▶ Dataset records:
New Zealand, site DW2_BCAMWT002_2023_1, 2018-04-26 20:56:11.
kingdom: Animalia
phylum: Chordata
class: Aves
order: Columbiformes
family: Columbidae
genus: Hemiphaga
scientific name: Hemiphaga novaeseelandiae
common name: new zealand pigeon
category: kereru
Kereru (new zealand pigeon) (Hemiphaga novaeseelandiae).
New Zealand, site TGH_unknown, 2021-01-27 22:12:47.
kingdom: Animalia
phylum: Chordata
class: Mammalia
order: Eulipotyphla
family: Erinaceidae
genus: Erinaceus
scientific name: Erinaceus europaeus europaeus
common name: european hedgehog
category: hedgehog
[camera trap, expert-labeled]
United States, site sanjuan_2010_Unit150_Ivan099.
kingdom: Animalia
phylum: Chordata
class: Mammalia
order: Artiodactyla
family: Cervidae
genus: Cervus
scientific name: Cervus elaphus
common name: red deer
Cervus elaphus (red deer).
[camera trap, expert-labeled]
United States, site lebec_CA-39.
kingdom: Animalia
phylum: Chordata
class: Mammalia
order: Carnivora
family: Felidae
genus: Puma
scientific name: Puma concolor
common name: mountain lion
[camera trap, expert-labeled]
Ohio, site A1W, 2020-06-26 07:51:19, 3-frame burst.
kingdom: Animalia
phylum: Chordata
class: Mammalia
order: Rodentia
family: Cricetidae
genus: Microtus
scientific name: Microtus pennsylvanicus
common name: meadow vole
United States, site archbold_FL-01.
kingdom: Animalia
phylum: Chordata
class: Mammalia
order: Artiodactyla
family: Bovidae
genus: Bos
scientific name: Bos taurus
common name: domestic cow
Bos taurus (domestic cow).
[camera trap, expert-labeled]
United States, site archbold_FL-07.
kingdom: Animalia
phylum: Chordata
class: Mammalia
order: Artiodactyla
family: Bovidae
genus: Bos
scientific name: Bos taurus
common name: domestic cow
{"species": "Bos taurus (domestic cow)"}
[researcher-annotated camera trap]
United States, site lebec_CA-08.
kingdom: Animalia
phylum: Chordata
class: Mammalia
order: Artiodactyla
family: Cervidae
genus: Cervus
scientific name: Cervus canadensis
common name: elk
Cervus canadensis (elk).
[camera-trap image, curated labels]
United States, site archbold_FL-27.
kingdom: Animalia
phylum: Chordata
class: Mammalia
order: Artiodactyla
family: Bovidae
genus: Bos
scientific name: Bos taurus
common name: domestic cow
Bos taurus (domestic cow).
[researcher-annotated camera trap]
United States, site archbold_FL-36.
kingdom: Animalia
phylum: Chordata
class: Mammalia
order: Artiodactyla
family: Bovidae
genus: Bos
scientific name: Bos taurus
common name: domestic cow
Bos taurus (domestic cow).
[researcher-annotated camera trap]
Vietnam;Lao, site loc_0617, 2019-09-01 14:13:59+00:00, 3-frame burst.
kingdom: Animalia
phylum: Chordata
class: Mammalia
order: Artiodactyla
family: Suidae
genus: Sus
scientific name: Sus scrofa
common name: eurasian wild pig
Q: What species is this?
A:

▶ Task brief: From the line with "scientific name: Cervus canadensis" to the end of the listing above, set down every line exactly as it appears, both ends included.

▶ Response:
scientific name: Cervus canadensis
common name: elk
Cervus canadensis (elk).
[camera-trap image, curated labels]
United States, site archbold_FL-27.
kingdom: Animalia
phylum: Chordata
class: Mammalia
order: Artiodactyla
family: Bovidae
genus: Bos
scientific name: Bos taurus
common name: domestic cow
Bos taurus (domestic cow).
[researcher-annotated camera trap]
United States, site archbold_FL-36.
kingdom: Animalia
phylum: Chordata
class: Mammalia
order: Artiodactyla
family: Bovidae
genus: Bos
scientific name: Bos taurus
common name: domestic cow
Bos taurus (domestic cow).
[researcher-annotated camera trap]
Vietnam;Lao, site loc_0617, 2019-09-01 14:13:59+00:00, 3-frame burst.
kingdom: Animalia
phylum: Chordata
class: Mammalia
order: Artiodactyla
family: Suidae
genus: Sus
scientific name: Sus scrofa
common name: eurasian wild pig
Q: What species is this?
A:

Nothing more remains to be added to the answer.